Fammi felice, che ad accontentarmi ci riesco da sola.
Meglio col mare dentro
che essere comare dentro e fuori.
La preterintenzionalità dell’amore.
Lasciamo quelli là seduti dalla parte della ragione e del torto.
Dammi la mano e andiamocene al mare.
Una relazione è sicuramente resa felice dal saper amare.
Ma a renderla sana è il saper litigare.
“Forse devo cambiare qualcosa in me”
mi dice, dopo la delusione,
un’amica bella, intelligente e generosa.
Uomo, le dico, devi cambiare uomo.
“Anna ciai l’occhi lucidi che tieni?”
Er penziero che m’entriga:
l’acquolina cor cazzo che mantieni
sta in bocca drento l’occhi e nella fica
Incaselliamo tutto illudendoci di controllarlo.
Ma la vita se ne fotte e appena ci distraiamo ci sorprende e ci fa sorprendere da noi stessi.
Di quelle catastrofi che ti fanno rinascere.
Preferisco te
all’invadenza del mondo.
Alla seriosità, all”ammodo” e al perbene
preferisco noi due
in riva al lago a sorseggiare la Vita.
Chi è stato capace, anche solo una volta, di amare, di slanci, di darsi, concedersi.. potrà forse diventare più cauto.
Ma non inaridisce mai.
Il sonno della ragione genera muri.
Non voglio avere a che fare con chi ci è gratuitamente ostile.
Li lascio lì, a guardare il mondo dal punto di vista del batterio.
Sapessi come mi sento dentro.
Vieni a sentirmi.
Ci impaludiamo macerandoci per il passato o nell’inquietudine per l’incerto futuro.
Eppure è solo il presente progressivo il tempo che conta.
Tenetevele voi le “chiarezze di ragionamenti”, io rimango stretta a lui, confusa nel suo abbraccio.
Non c’è conoscenza se non c’è emozione.
Ti amo
anche quando non ti piaci e taci,
quando scivoli e sei infelice
o t’arrotoli nei tuoi sogni e ti lasci sognare.
Respira & Risplendi
Chiudere gli occhi.
Con l’odore di te dappertutto.
Né rotte sbagliate o percorsi giusti:
solo voglia d’amarti,
con te che mi scorri dentro.
Così come ti amo,
perché non so amare diversamente.
Peggio del male è l’indifferenza.
Perché il male è mosso da passione, viva pur se insana.

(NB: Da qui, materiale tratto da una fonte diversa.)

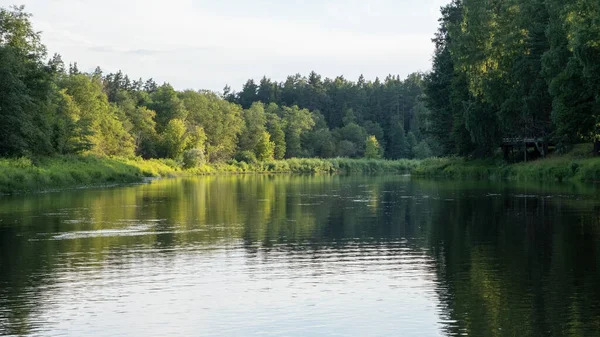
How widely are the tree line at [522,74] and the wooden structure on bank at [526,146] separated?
1.90 ft

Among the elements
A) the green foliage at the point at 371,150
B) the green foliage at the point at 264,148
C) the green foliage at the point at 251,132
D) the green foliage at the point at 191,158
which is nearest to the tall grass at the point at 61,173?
the green foliage at the point at 191,158

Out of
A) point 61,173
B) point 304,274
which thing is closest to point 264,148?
point 61,173

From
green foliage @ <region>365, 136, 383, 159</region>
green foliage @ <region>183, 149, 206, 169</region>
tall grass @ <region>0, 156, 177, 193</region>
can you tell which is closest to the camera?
tall grass @ <region>0, 156, 177, 193</region>

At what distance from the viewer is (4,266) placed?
2053cm

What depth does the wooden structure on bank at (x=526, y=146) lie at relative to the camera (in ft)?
250

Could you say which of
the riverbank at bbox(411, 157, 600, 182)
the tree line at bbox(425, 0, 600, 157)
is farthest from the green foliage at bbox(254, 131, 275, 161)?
the tree line at bbox(425, 0, 600, 157)

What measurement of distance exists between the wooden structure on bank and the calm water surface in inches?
1628

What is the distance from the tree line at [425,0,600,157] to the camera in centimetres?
5981

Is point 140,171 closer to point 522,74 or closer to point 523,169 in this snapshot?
point 523,169

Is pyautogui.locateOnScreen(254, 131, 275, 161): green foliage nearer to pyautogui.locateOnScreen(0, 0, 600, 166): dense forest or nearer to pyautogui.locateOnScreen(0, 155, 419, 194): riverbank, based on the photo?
pyautogui.locateOnScreen(0, 155, 419, 194): riverbank

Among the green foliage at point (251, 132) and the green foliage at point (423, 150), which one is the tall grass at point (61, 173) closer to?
the green foliage at point (251, 132)

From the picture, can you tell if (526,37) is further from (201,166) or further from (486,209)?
(201,166)

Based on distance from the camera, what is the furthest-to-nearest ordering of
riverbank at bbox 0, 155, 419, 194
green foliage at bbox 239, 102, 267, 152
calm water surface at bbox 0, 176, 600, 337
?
1. green foliage at bbox 239, 102, 267, 152
2. riverbank at bbox 0, 155, 419, 194
3. calm water surface at bbox 0, 176, 600, 337

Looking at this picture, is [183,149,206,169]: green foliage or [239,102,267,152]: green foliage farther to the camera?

Ma l’indifferenza è dei cadaveri.
È nella corsa lunga che si distingue il brocco dal cavallo.
Lo stesso vale per le persone.
Non solo delle nostre azioni e parole.
Siamo responsabili anche dei nostri silenzi e gesti mancati.
Abituatevi a salvarvi da soli, ché quando bisognerà davvero farlo non ci sarà nessuno.
Sentiti amato, perché lo sei.
Stando un po’ più attenti la si scorge pure nel viso dell’abile dissimulatore.
Perché a tratti la verità lampeggia sempre dentro gli occhi.
Non ci fanno solo ingoiare rospi, ma tracannare tutto lo stagno.
Le donne le rendi felici solo se ne conosci le intime stanze segrete e le chiavi.
Perbene.
Forte e perbene.
E solo ieri erano vitali sorrisi da dopo-corsa.
E abbracci infiniti.
E respiro concitato.
Con la voglia nel cuore di correre ancora.
Che cazzo mi meritavo in questa vita?
Sorrido e penso di valere tanto, se mi sto meritando e godendo il tuo.